FIG. 10 is a cutaway, perspective view of another embodiment of a novel MACS ignition system module 100. Module 100 includes body and cap end igniter containers 104, 102 and a core igniter container 106. The body end and cap end igniter containers 104, 102 are each generally frusto-conical in shape (FIG. 13) and include a receptacle 108 on a side facing the core igniter container 106. A flange 110 extends around and partially into the receptacle 108. The core igniter container 106 is a rigid tube having a cap end 112 and a body end 114. The external surfaces of the core igniter container 106 at the cap end 112 and the body end 114 include ridges 116.

The cap and body ends 112, 114 of the core igniter container 106 extend into the receptacles 108 of the cap end and body end igniter containers 102, 104 respectively. This construction enables the volume of the core igniter container 106 to be larger, compared to the construction of module 50. The flanges 110 on the cap and body end containers 102, 104 mechanically lock in the ridges 116 on the external surface of the core igniter container 106.

The sides of the cap end and body end igniter containers 102, 104 that are opposite the core igniter container 106 have channels 118 formed therein. The channels 118 are formed in the periphery of the top side surface of the cap and body end igniter containers 102, 104. Four channels 118 are present in the embodiment shown. The channels 118 enable gas generated by powder in the core igniter container 106 to pass through channels 118 and reach an adjacent MACS for sequential ignition. To facilitate gas flow, the diameter or transverse major dimension of the core igniter container 106 may be decreased to create a gap between the core igniter container 106 and the center core tube 14. One of the cap end and the body end 112, 114 of the core igniter container includes a propellant loading hole 120. A closure 122 seals the propellant loading hole 120.

FIG. 14 is a cutaway, perspective view of a variation of the MACS module 100 of FIG. 10. In FIGS. 14 and 15, the cap end igniter container 120 does not have channels 118. Similarly, the body end igniter container (not shown) in the variation of FIG. 14 does not have channels 118.

FIG. 16 is a cutaway, perspective view of another embodiment of a novel MACS module 130. Module 130 is similar in construction to module 50 of FIG. 2. In module 130, the geometry of the cap end and body end igniter containers 132, 134 has been altered, compared to the module 50 of FIG. 2, to increase the volume of the containers 132, 134. The core igniter container 136 is somewhat shorter, compared to the core igniter container of module 50.

FIG. 17 is an enlarged view of a portion of the module 130 of FIG. 16. FIG. 18 is a cutaway, perspective view of the cap end of the core igniter container 136 of the module 50 in FIG. 16. FIG. 19 is a cutaway, perspective view of the end igniter container 132 of the module 50 in FIG. 16.

# What to work on
Extend the ignition-module description beyond its last sentence. The data on this page is separate from the ignition-module description.

# Data
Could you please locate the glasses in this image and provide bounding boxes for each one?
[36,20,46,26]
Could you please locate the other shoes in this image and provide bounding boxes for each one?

# In response
The novel ignition containers reduce manufacturing variability, manufacturing steps and costs. The potential for injury is greatly reduced by eliminating the prior art manual sewing process. The novel ignition containers can be tailored or configured for multiple ignition processes. The Figs. depict ignition containers of various geometries, however, other geometries may also be used.

While the invention has been described with reference to certain embodiments, numerous changes, alterations and modifications to the described embodiments are possible without departing from the spirit and scope of the invention as defined in the appended claims, and equivalents thereof.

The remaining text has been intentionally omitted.